[TASK DESCRIPTION] Count the lines in the records below that contain the word "utility". Reply with the number only.

[MATERIAL FOR THIS TASK]
┄┄┄┄┄┄┄┄┄┄

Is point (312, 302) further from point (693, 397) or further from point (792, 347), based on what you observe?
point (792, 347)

┄┄┄┄┄┄┄┄┄┄

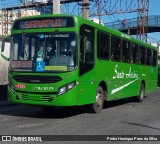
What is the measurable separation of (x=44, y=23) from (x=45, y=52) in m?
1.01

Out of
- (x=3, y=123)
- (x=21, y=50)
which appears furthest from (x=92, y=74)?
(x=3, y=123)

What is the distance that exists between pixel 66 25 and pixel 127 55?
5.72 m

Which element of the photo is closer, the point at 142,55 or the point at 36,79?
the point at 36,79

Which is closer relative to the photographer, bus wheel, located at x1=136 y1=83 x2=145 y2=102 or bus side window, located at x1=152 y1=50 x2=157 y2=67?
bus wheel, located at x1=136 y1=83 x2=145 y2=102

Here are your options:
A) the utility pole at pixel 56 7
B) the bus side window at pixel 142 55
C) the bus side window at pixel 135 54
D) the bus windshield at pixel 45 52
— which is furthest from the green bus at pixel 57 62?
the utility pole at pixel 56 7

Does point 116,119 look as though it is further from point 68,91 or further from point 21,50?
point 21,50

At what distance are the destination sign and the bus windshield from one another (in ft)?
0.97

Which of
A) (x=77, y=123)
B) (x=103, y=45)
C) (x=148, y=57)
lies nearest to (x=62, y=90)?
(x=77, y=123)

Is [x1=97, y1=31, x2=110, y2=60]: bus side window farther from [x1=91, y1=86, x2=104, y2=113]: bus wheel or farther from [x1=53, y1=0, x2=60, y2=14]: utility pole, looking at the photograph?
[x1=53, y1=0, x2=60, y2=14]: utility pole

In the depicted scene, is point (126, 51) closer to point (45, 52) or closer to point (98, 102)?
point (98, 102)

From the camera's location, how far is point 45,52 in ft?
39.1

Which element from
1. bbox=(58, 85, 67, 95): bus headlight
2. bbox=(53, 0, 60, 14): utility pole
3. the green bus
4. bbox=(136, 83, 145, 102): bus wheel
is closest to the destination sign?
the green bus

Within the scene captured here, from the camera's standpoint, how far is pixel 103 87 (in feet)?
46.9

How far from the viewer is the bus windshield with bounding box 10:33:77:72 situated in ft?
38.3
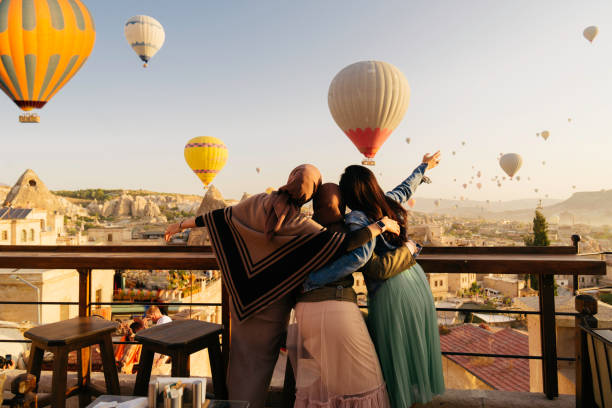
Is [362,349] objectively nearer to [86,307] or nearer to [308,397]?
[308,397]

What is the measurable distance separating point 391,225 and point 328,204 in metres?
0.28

┄┄┄┄┄┄┄┄┄┄

[SOLUTION FOR THIS EXERCISE] 5